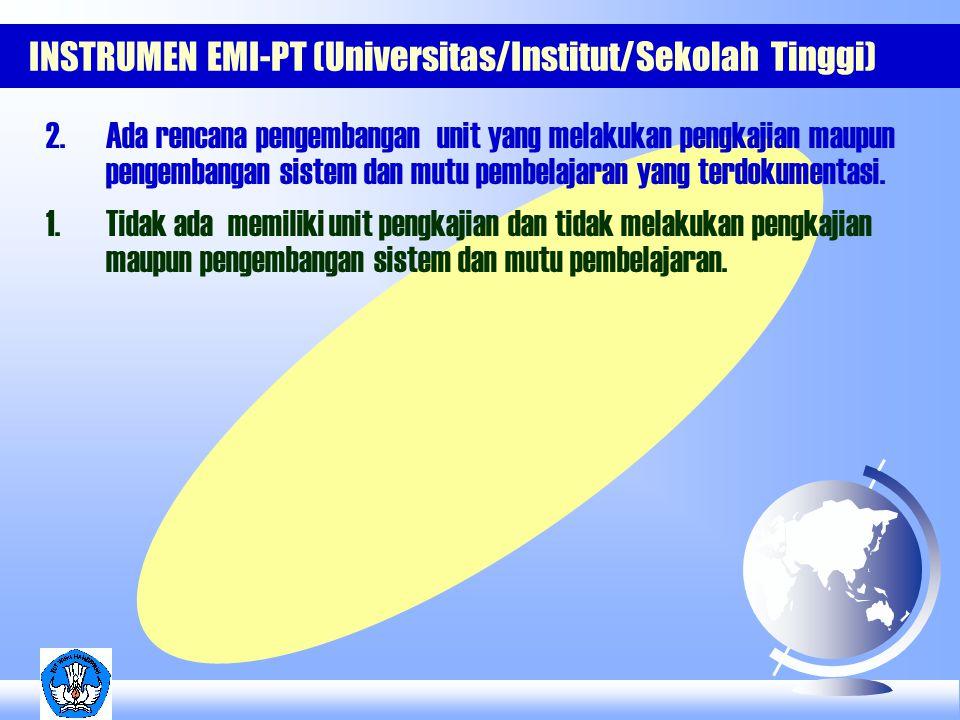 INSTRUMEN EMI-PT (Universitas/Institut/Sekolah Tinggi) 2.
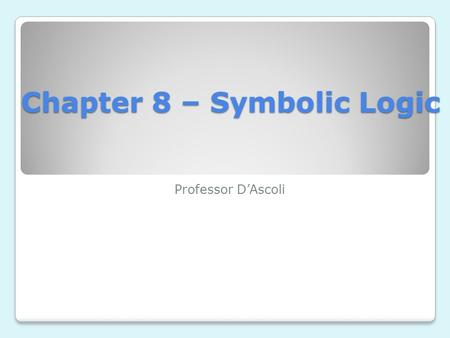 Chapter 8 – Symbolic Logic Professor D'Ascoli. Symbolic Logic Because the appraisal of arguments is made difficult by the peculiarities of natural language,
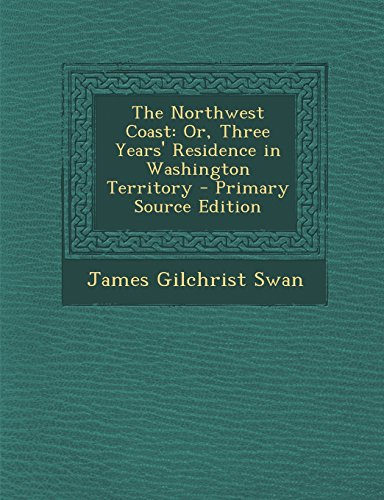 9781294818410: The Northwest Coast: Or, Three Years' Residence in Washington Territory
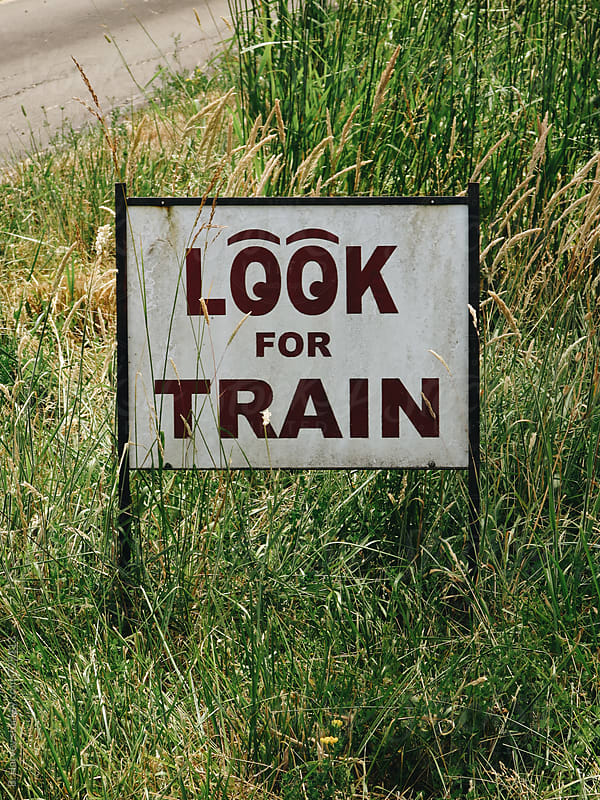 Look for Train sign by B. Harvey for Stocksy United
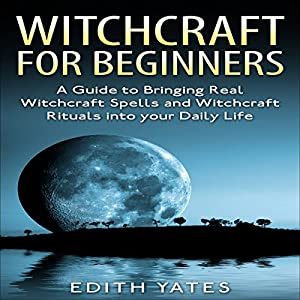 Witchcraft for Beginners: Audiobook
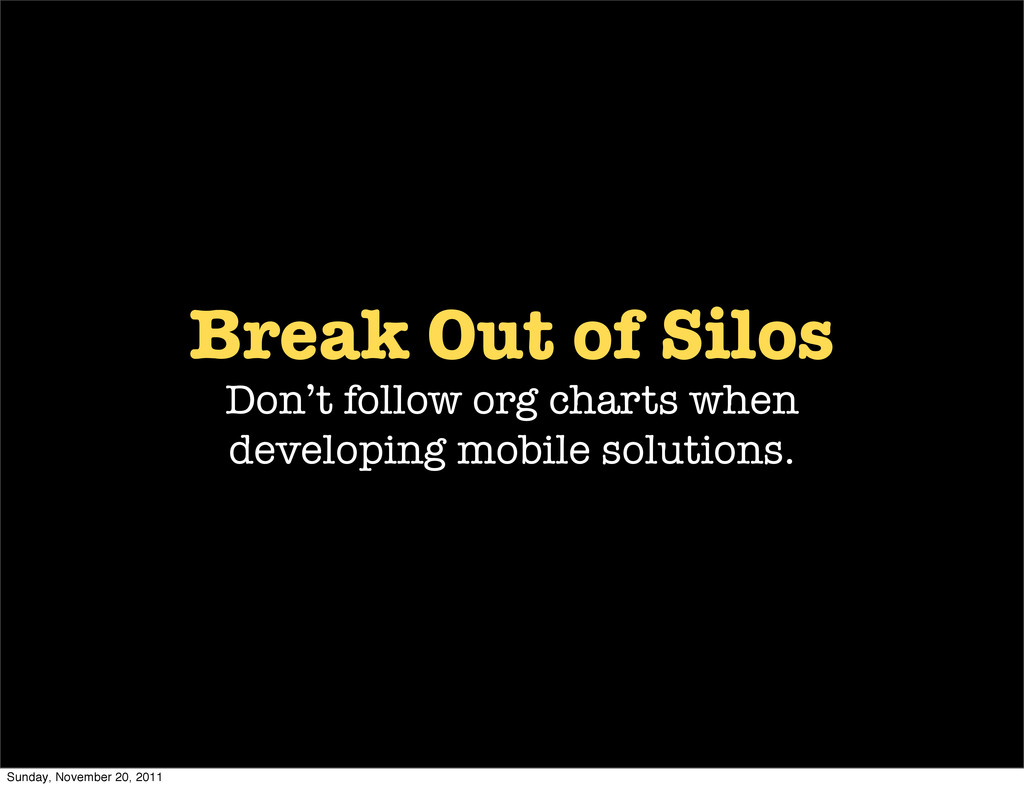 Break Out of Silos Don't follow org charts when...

## Action item
Once more, give the listing above exactly, leaving each picture out.

## Solution to the problem
 INSTRUMEN EMI-PT (Universitas/Institut/Sekolah Tinggi) 2.
 Chapter 8 – Symbolic Logic Professor D'Ascoli. Symbolic Logic Because the appraisal of arguments is made difficult by the peculiarities of natural language,
 9781294818410: The Northwest Coast: Or, Three Years' Residence in Washington Territory
 Look for Train sign by B. Harvey for Stocksy United
 Witchcraft for Beginners: Audiobook
 Break Out of Silos Don't follow org charts when...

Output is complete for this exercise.